TotalEnergies dans les amphis : le partenariat avec l'Université de Montpellier fait toujours polémique

Depuis la mi-juin, une convention pédagogique liant l'Université de Montpellier à TotalEnergies cristallise la contestation sur le campus de la faculté des Sciences. Le texte, conclu pour trois ans, organise l'intervention de salariés et retraités du groupe pétrolier auprès des quelque 80 étudiants du master mention Énergie, via le dispositif interne « Professeurs Associés ».
Concrètement, l'accord prévoit plus de soixante heures d'enseignement assurées par des cadres de l'entreprise, la participation de TotalEnergies à la rédaction de certains cours, des visites de sites industriels en région, un accès facilité aux stages et à l'alternance, ainsi qu'une présence du groupe dans les jurys d'évaluation et au conseil de perfectionnement de la formation.
Un vote arraché de justesse
La signature, le 11 juin, n'a rien eu d'un long fleuve tranquille. Le conseil de faculté s'est prononcé sur un score de parité totale, et c'est finalement la voix prépondérante du président de l'université, Philippe Augé, qui a permis l'adoption du texte.

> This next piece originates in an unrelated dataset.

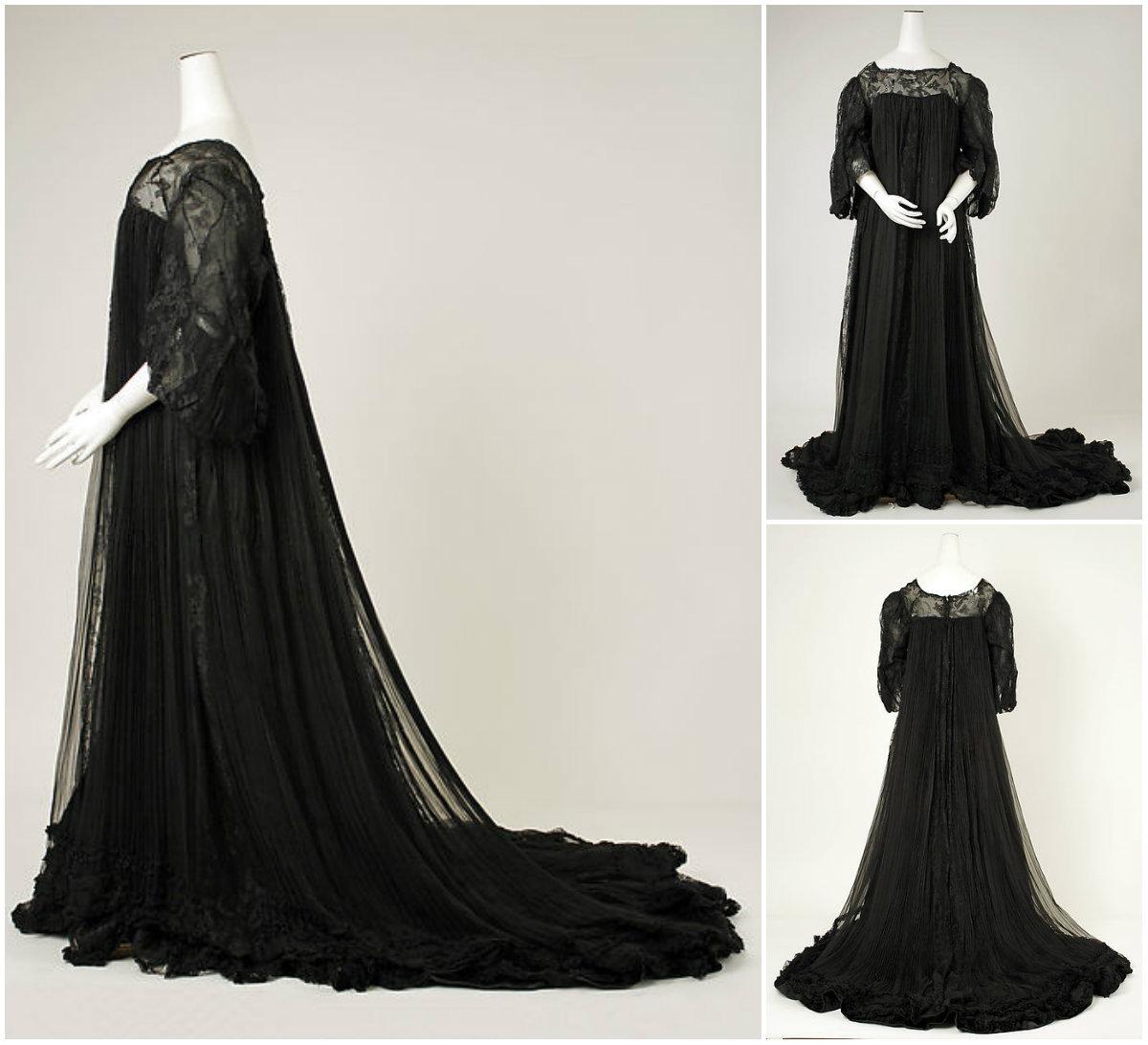 1906 Peignoir. Silk. metmuseum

La présidence défend ce rapprochement au nom de l'employabilité des étudiants et de la nécessité de mieux appréhender les mutations du secteur énergétique.
Une mobilisation qui ne retombe pas
Du côté des opposants, la contestation prend plusieurs formes depuis près d'un mois :
- une action coup de poing du syndicat étudiant Scum (Syndicat de combat universitaire de Montpellier), qui a interrompu fin juin une conférence scientifique en pleine séance pour scander son opposition au partenariat ;
- une motion déposée par ce même syndicat devant la commission de la formation et de la vie universitaire, réclamant la résiliation pure et simple de l'accord — rejetée après débat, par 18 voix contre 9 ;
- un rassemblement d'une cinquantaine de personnes fin juin devant le bâtiment administratif de la faculté des Sciences, malgré la chaleur.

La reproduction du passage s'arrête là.